TEXT FOR ANALYSIS:
Surprising Details- “The Garden Room” by Joy Katz

I’ve had a theory for quite a while now that one’s home reflects the living done there. As a Christian, I believe that our actions and lives have spiritual effects beyond just ourselves. And I think it’s reflected in the spaces we spend the majority of our free time.
I think if we paid close-enough attention, we could feel peace, strife, love, boredom in the homes of people with whom we spend time.

Perhaps this is a bit too metaphysical for a Saturday afternoon, but I couldn’t help but think of this as I read Joy Katz’s chapbook, The Garden Room this morning.

The book is a series of 29 poems and one introductory poem that all have to do with interpretations of physical objects within a house. Poems include “Color of the sheets.”, “A desk.”, “A ceiling.”, and “The Unmade bed.”

Rich with metaphor and personification, these poems inspire me as a writer to view ordinary objects through a creative/unusual eye and revise…revise…revise until the language is absolute perfection.

One of my favorite poems is “Color of the walls.” and I love the imaginative personification that colors the last couple of stanzas. Here’s my favorite section:

“the teapot must remain serious, the table may not approach.
Archaic torso turns away into the corner.
The rugs occupy themselves with the story of their making,
Chairs, in quorum, decide upon the nearness of
important things,
like capital punishment. Good chairs.”

As one of the more whimsical portions of the chapbook, I love these lines ability to build a sort of rapport between the reader and the house, so then later on we can hear what the house has to teach us in poems like “The Made Bed.” that immediately follows:

“It makes us believe we are clean, too.

Dataset entries:
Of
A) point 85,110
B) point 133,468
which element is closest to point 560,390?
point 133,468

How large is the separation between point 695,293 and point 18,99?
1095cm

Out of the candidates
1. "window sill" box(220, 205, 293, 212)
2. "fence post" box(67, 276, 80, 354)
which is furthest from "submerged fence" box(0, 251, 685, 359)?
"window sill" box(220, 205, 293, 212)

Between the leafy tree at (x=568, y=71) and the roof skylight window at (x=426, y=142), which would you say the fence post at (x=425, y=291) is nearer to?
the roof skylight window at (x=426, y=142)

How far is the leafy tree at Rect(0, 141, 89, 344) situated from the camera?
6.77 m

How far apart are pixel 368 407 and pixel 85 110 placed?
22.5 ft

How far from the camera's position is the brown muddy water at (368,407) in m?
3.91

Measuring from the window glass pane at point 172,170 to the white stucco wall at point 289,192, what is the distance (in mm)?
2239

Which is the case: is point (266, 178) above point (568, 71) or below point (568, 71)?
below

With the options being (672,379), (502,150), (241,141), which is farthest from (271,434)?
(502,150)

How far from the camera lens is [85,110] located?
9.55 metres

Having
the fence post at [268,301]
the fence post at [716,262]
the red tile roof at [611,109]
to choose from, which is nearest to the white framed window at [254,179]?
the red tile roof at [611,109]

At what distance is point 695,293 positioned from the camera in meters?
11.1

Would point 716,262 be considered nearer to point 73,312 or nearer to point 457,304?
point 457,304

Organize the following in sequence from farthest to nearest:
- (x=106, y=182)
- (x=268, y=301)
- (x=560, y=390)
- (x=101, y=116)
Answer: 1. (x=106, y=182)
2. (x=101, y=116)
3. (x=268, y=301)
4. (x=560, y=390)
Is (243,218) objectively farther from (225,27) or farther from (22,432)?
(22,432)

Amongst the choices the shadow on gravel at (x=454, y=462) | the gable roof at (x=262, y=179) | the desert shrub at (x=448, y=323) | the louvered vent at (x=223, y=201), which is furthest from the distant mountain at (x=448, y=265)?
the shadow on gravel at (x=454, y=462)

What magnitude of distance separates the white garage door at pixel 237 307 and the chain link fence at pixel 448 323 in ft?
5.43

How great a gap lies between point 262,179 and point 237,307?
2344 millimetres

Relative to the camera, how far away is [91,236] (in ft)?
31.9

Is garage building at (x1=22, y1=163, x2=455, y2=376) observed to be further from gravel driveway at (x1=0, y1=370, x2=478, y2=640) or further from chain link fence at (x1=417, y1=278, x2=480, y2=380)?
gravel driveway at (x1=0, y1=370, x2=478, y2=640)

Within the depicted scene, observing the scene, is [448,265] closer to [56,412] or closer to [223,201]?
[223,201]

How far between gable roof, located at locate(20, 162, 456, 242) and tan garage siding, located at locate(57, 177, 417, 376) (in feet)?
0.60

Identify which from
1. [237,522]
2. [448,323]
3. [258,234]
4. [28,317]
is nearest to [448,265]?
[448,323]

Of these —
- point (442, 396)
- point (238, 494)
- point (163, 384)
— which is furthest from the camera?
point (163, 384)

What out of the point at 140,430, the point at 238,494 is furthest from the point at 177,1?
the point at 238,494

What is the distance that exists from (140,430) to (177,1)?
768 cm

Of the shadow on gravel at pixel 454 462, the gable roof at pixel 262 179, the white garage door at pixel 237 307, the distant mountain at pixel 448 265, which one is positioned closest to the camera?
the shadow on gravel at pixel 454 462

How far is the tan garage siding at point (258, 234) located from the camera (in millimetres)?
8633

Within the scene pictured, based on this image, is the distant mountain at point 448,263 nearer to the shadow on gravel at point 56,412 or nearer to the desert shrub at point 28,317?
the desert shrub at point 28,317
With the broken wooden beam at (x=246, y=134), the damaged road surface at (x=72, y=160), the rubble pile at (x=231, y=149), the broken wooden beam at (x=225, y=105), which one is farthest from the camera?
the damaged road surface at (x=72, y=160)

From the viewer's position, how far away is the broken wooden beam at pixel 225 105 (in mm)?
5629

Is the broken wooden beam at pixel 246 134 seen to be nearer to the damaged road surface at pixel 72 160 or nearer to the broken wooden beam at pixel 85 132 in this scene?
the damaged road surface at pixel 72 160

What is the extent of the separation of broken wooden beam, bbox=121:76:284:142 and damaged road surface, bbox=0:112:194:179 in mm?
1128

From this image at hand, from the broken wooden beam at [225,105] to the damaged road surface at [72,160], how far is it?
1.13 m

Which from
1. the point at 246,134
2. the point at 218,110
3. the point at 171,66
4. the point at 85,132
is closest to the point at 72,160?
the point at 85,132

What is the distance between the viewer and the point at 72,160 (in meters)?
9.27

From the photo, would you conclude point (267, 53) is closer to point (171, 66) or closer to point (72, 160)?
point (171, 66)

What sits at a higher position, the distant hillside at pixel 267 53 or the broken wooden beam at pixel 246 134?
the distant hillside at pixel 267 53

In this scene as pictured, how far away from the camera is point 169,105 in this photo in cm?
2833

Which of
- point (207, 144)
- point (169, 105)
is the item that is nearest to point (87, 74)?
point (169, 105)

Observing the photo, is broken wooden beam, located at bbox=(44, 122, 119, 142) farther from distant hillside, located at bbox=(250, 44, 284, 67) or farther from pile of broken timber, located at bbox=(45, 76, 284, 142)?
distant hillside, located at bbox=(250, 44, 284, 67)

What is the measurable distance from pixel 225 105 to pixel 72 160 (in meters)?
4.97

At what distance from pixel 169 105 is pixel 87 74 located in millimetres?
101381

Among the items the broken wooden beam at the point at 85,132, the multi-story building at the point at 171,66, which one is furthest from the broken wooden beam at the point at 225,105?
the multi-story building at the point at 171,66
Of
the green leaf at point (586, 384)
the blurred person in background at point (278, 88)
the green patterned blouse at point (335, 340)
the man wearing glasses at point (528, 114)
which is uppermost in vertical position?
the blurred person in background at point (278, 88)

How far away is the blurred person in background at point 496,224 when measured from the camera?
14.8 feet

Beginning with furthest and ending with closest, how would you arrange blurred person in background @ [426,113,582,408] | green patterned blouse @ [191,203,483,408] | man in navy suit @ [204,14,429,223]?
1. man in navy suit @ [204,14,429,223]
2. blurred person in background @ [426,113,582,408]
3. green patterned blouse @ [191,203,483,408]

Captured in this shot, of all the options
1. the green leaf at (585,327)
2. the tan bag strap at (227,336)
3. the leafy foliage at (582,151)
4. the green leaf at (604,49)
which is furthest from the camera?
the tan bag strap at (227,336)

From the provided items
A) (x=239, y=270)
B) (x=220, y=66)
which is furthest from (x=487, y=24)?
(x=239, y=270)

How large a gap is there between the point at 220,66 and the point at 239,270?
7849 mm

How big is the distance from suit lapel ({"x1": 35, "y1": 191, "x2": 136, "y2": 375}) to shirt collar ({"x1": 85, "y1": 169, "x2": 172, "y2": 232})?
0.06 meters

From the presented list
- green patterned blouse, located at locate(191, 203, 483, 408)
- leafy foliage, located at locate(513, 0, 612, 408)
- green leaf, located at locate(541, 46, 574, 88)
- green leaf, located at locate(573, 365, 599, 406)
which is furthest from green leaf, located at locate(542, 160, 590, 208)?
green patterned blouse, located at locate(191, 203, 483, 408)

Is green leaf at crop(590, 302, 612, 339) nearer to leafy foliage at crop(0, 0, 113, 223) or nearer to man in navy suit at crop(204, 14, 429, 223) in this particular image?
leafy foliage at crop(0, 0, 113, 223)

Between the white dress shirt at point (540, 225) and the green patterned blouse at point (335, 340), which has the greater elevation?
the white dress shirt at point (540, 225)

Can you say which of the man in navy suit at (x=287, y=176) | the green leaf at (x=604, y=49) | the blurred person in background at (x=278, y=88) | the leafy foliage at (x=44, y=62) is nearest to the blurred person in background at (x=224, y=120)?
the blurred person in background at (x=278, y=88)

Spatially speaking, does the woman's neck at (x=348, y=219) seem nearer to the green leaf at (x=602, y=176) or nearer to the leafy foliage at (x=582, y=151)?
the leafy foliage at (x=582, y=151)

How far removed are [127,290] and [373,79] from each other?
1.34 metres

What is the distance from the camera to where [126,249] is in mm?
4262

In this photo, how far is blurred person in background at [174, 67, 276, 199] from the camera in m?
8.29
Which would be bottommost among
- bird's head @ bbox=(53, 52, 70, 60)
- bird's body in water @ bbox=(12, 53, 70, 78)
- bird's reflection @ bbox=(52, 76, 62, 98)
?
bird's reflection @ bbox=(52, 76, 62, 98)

WORK ORDER: According to the post above about Joy Katz's chapbook The Garden Room, how many poems does the book contain?

EXERCISE RESULT: It contains 29 poems plus one introductory poem.